Excerpt:
In order to prevent the system from replacing the rightmost nodes, we have to assign #FINAL to the nodes to be preserved:
- (R)(N,#FINAL)=0; (there cannot be a pronoun before a noun)
i.e., the machine will try to replace first the node without #FINAL and will get, then:
("this",[this],[[]],D)("book",[book],[[book]],N)
which is the expected result.
Formal Syntax of Disambiguation Rules
Disambiguation rules must comply with the following syntax
<DISAMBIGUATION RULE> ::= <NN RULE> | <TT RULE> | <LL RULE> <NN RULE> ::= (<SEM>)+ "=" [0-255]";" <TT RULE> ::= (<SYN>)+ "=" [0-255]";" <LL RULE> ::= "(" <NODE> ")" ( "(" <NODE> ")" )+ "=" [0-255]";" <SEM> ::= <TEXT> "(" <NODE> ";" <NODE> ")" <SYN> ::= <TEXT> "(" <NODE> ";" <NODE> ")" <NODE> ::= ( (<DESCRIPTION>)( "," <DESCRIPTION> )* )? <DESCRIPTION> ::= <STRING> | <ENTRY> | <FEATURE> | <RELATION> <STRING> ::= """<text>""" <ENTRY> ::= "["<entry>"]" <FEATURE> ::= <VALUE> | <ATTRIBUTE> | <ATTRIBUTE>"="<VALUE> <RELATION> ::= <SEM>|<SYN> <VALUE> ::= <TEXT> <ATTRIBUTE> ::= <TEXT> <TEXT> ::= any sequence of characters except whitespace | <REGULAR EXPRESSION> <REGULAR EXPRESSION> ::= "/"<PERL COMPATIBLE REGULAR EXPRESSIONS>"/"
Examples
- List structures
- (ART)(BLK)(VER)=0; (an article (ART) may not precede a verb (VER))
- (ART)(BLK)(NOU)=255; (articles (ART) always precede nouns (NOU))
- Syntactic and semantic structures
- agt(VER;ADJ)=0; (an adjective (ADJ) may not be an agent (agt) of a verb (VER))
- agt(VER;NOU)=255; (agents (agt) of verbs (VER) are always nouns (NOU))
- VS(VER;ADJ)=0; (an adjective (ADJ) may not be an specifier (VS) of a verb (VER))
- NS(NOU;DET)=255; (determiners (DET) are always specifiers (NS) of nouns (NOU))

Things to do:
a – In the formal syntax of the disambiguation-rules excerpt, list every alternative that a <DESCRIPTION> can be.
b – Please reproduce, word for word, the part of the disambiguation-rules excerpt from "- (ART)(BLK)(NOU)=255; (articles" to "of nouns (NOU))".

Raw data:
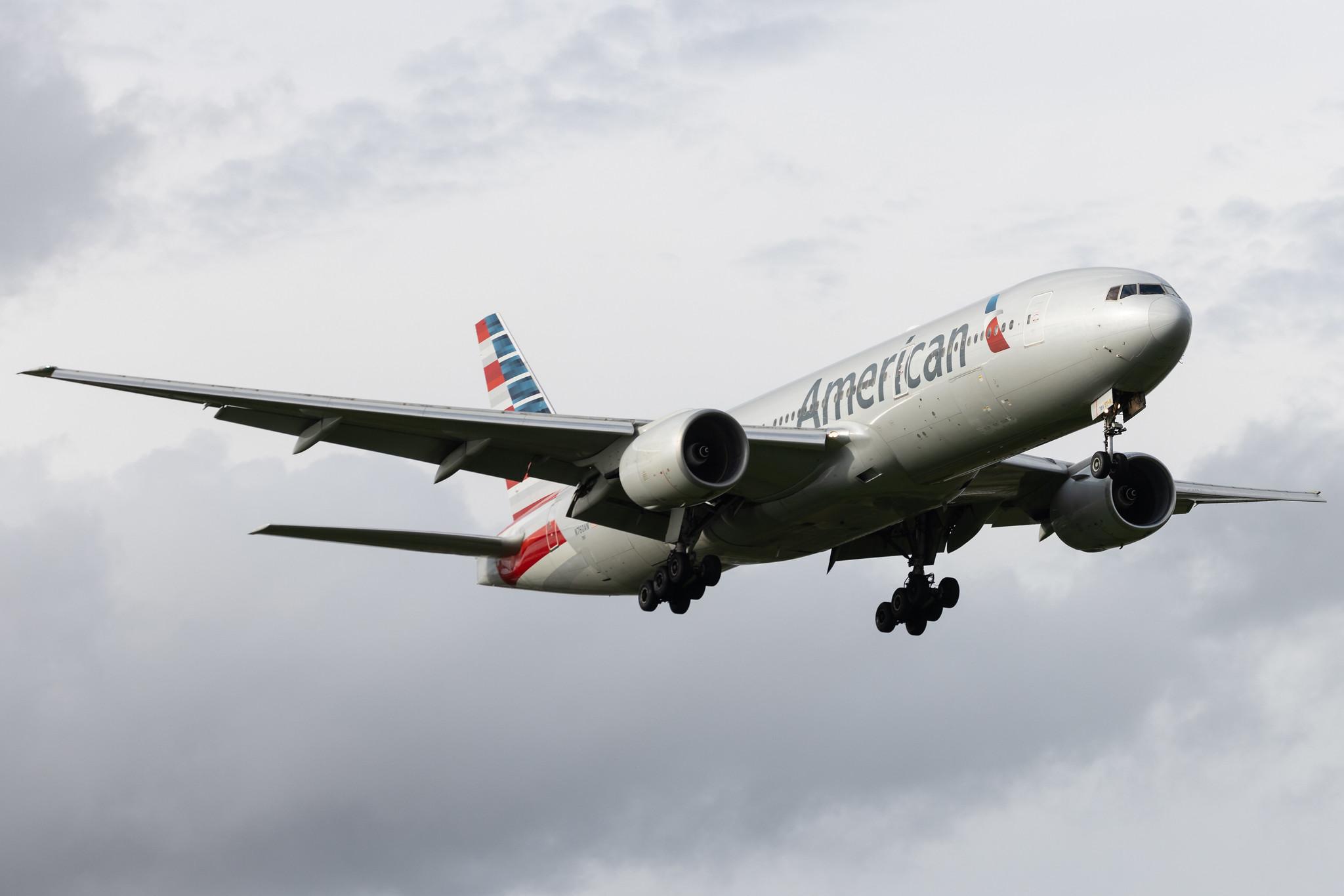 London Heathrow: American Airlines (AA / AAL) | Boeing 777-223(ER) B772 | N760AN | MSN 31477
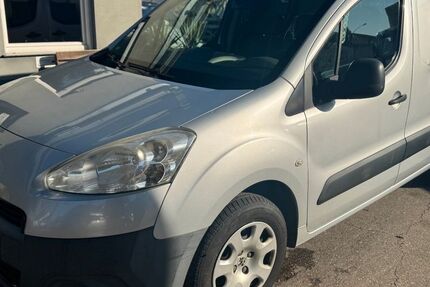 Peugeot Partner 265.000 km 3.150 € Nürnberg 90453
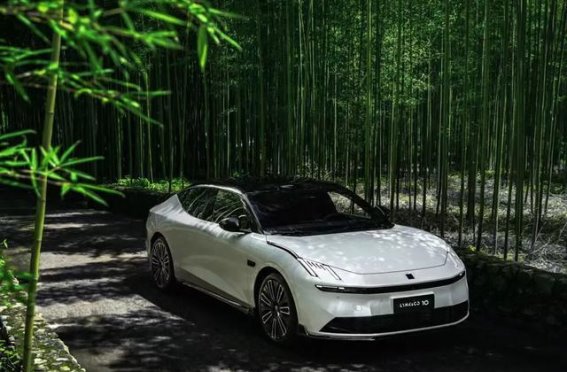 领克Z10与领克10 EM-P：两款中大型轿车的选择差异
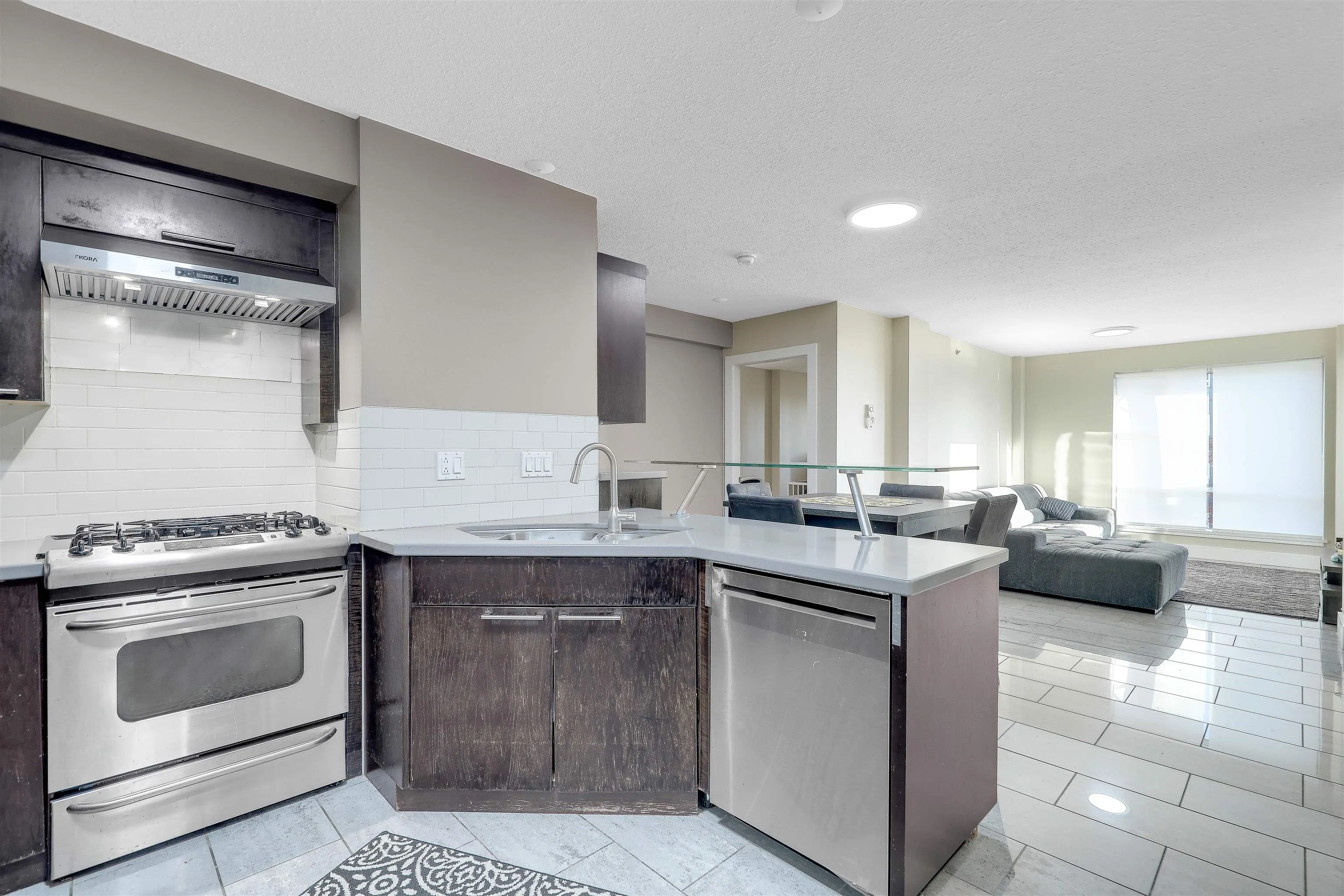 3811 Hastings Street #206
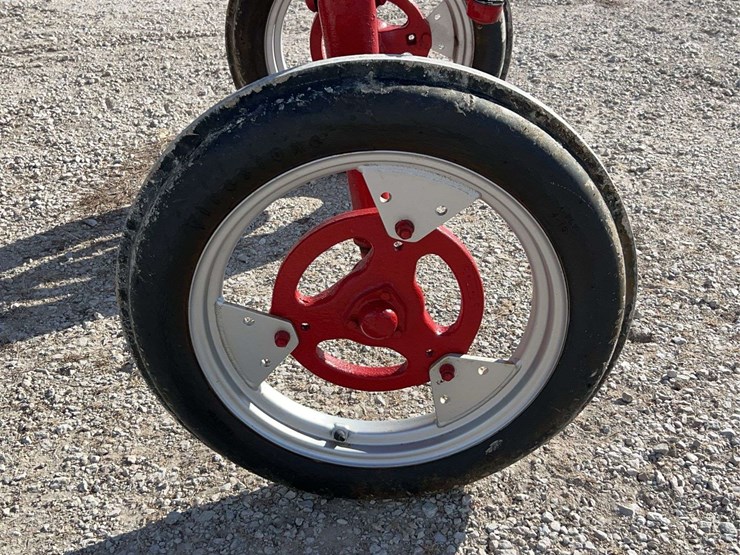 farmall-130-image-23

* * *

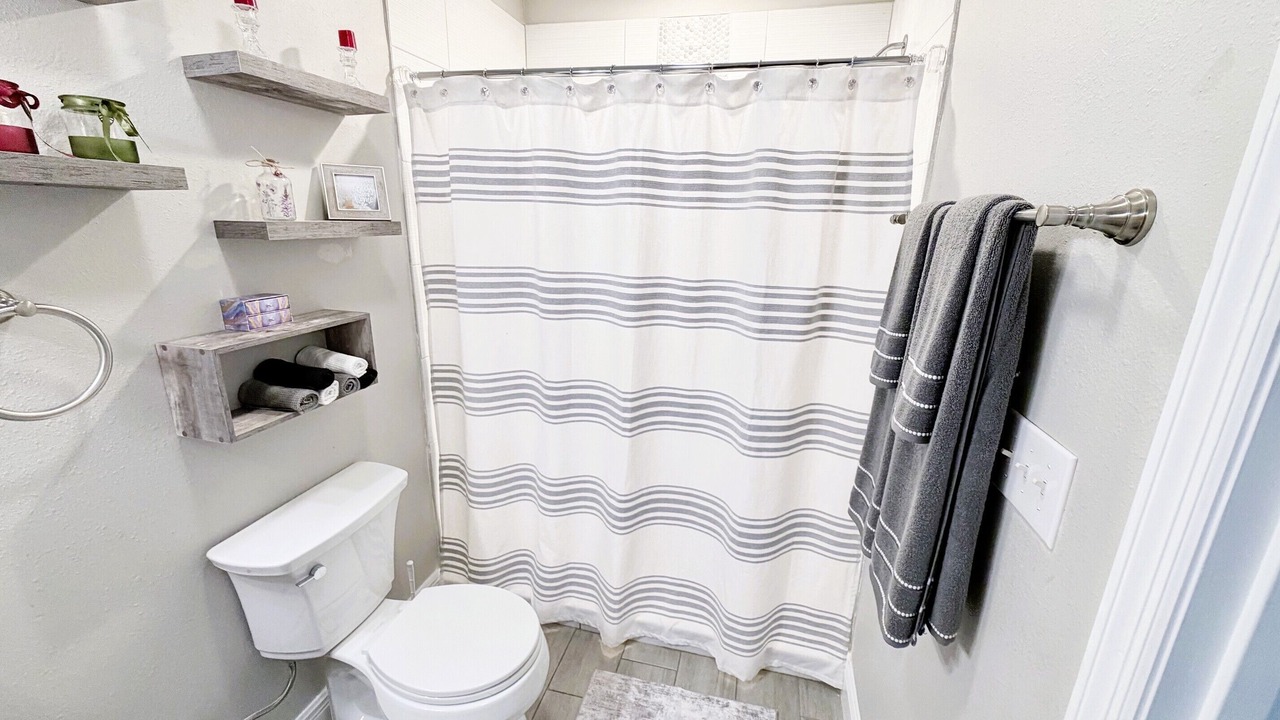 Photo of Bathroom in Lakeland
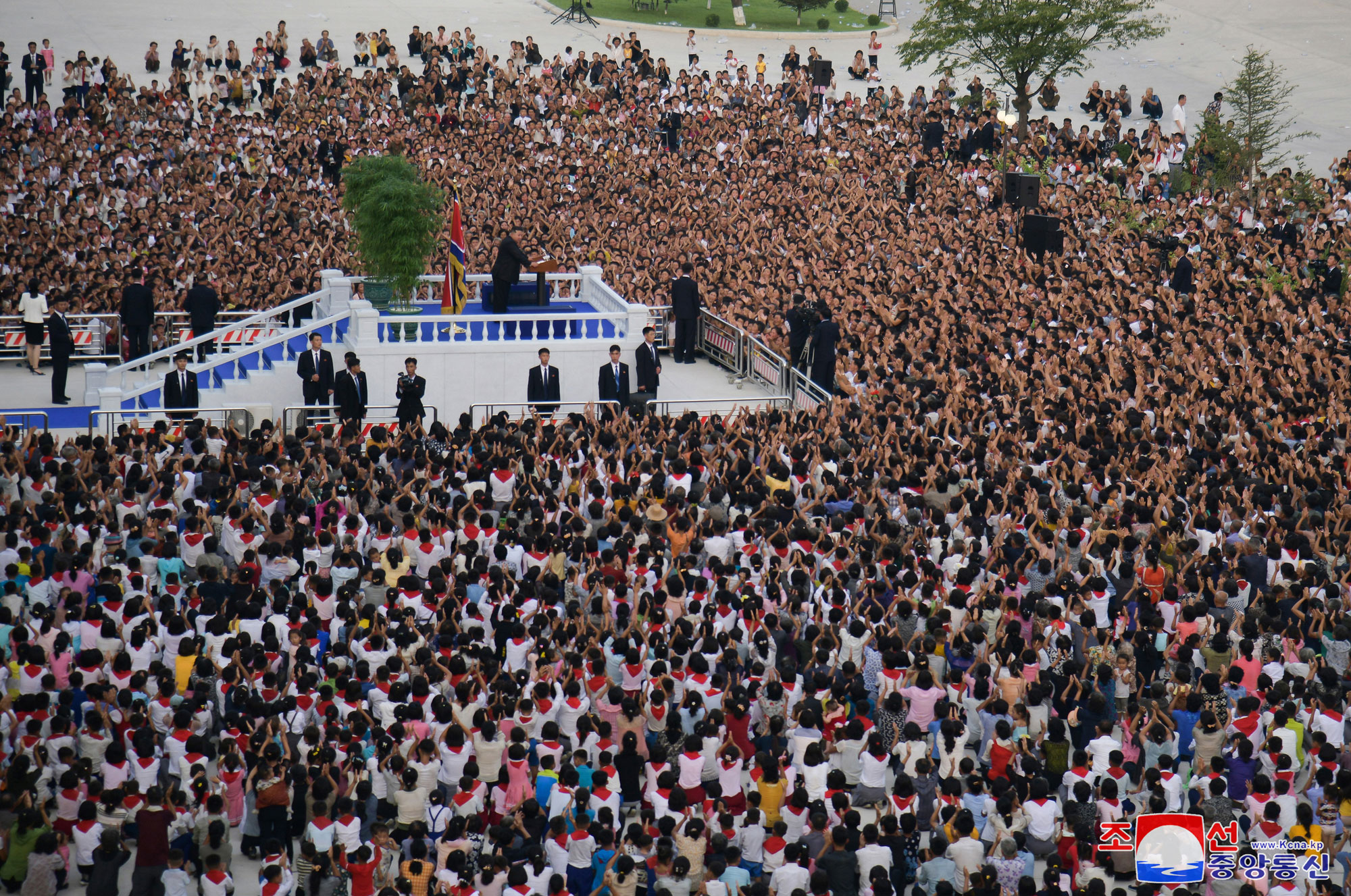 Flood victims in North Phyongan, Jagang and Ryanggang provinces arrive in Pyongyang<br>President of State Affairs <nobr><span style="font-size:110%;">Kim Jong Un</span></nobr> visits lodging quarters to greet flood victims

List of solutions:
a – <STRING>, <ENTRY>, <FEATURE>, <RELATION>

b –
- (ART)(BLK)(NOU)=255; (articles (ART) always precede nouns (NOU))
- Syntactic and semantic structures
- agt(VER;ADJ)=0; (an adjective (ADJ) may not be an agent (agt) of a verb (VER))
- agt(VER;NOU)=255; (agents (agt) of verbs (VER) are always nouns (NOU))
- VS(VER;ADJ)=0; (an adjective (ADJ) may not be an specifier (VS) of a verb (VER))
- NS(NOU;DET)=255; (determiners (DET) are always specifiers (NS) of nouns (NOU))